Amarga Navidad es una caja de china de historias dentro de historias, dónde el pasado y el presente se dan la mano -o se golpean detrás de la cabeza-. Es un tratado sobre la creación y la inspiración, y la discusión eterna sobre usar o no lo que ocurre alrededor de un artista.

Y en la génesis de esa idea platónica hay visos de una discusión sana y metatextual que puede ser a la vez inspiración para las generaciones más jóvenes. Pero el producto final, sobre todo por su propio peso específico, termina naufragando en discusiones tautológicas.

Sí, se ven trazos de lo que hace único al cine del director español, pero se lo nota achanchado y algo repetitivo, tanto que termina reutilizando la misma historia que contó en su última película. Parece ser que la muerte y la compañía durante ella es una problemática personal para Almodóvar. Y no está mal, pero repetir locación y situación se siente… poco inspirado.

El trabajo de fotografía es precioso, con primeros planos que parecen salidos de una ensoñación y una paleta de colores electrizante y saturada que ayuda a no perder detalle a pesar de sólo observar a dos personas conversando en un comedor.

El trabajo interpretativo está muy parejo, con la excepción de Sbaraglia que parece estar en otro registro. Puede ser una búsqueda -ya que la mayoría de lo que se ve sale de su cabeza- pero cuando su pareja o su asistente interactúan con él, ellos mantienen el tono de los personajes ficcionales.

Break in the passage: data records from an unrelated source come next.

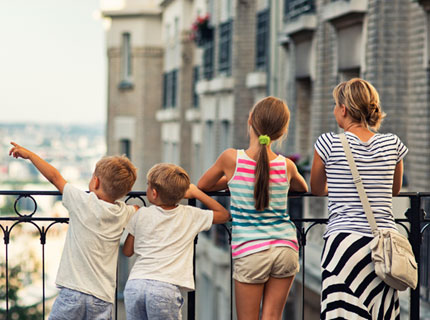 Children and mother overlooking balcony in Italy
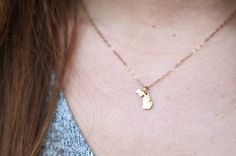 Tiny Gold Michigan Necklace by ShopOhSoAntsy on Etsy https://www.etsy.com/listing/188762371/tiny-gold-michigan-necklace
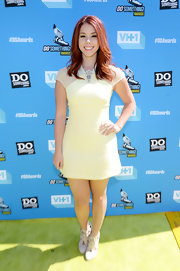Jillian Rose Reed kept it fun and flirty with a pale yellow frock that featured sheer cap sleeves a pointed collar and a brooch embellishment at the collar.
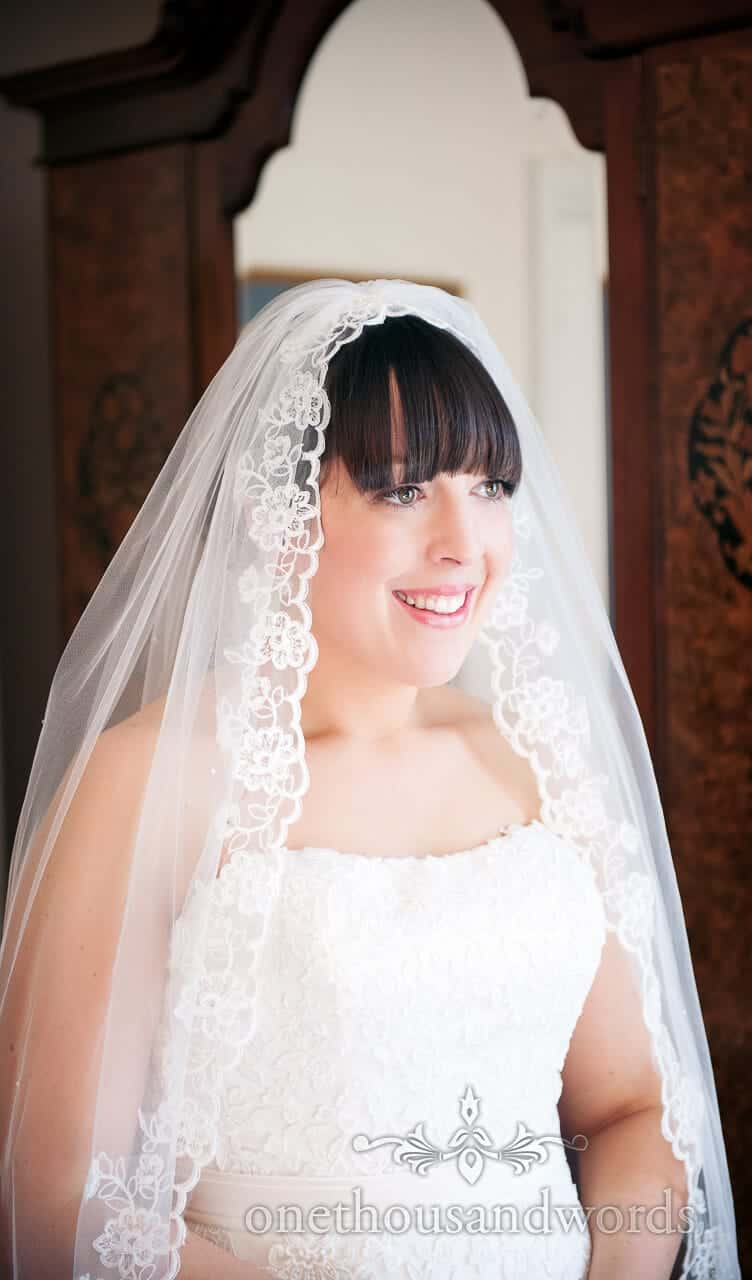 Bride in Long veil at The Crown Manor House Hotel Lyndhurst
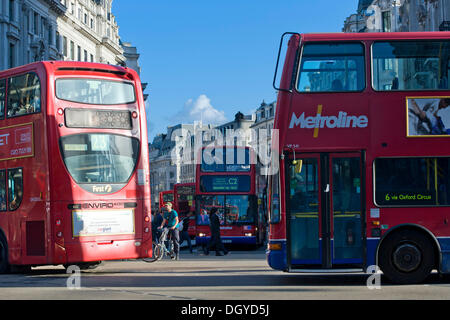 Double decker buses in Oxford Circus, London, England, United Kingdom, Europe - Stock Photo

Y es complicado encontrar un protagonista que no se decide entre hablar en español de España o en rioplatense Argento, porque ya desde su manera de expresarse es divergente, si a eso se le agrega una diferencia interpretativa… hace mucho ruido en relación al resto.

Algunas de las relaciones entre personajes se van edificando en base a causalidades e información consistente, mientras que otras parecen etéreas y trastabillantes. Como el protagonista, Almodóvar parece no terminar de entrar en el modelo que él mismo creó, perdiéndose en un torbellino de emocionalidad extrañamente dosificada.

Amarga Navidad no es la mejor pieza del autor, quizás sea el paso del tiempo o un proceso personal que no parece finalizar. Pero sí seguimos encontrando en sus fotogramas el amor por el arte (con la oportunidad de disfrutar de la música de Chavela Vargas), las relaciones sin importar el género o la edad, o la eterna discusión sobre la creación artística. Algo tan antiguo como la humanidad misma.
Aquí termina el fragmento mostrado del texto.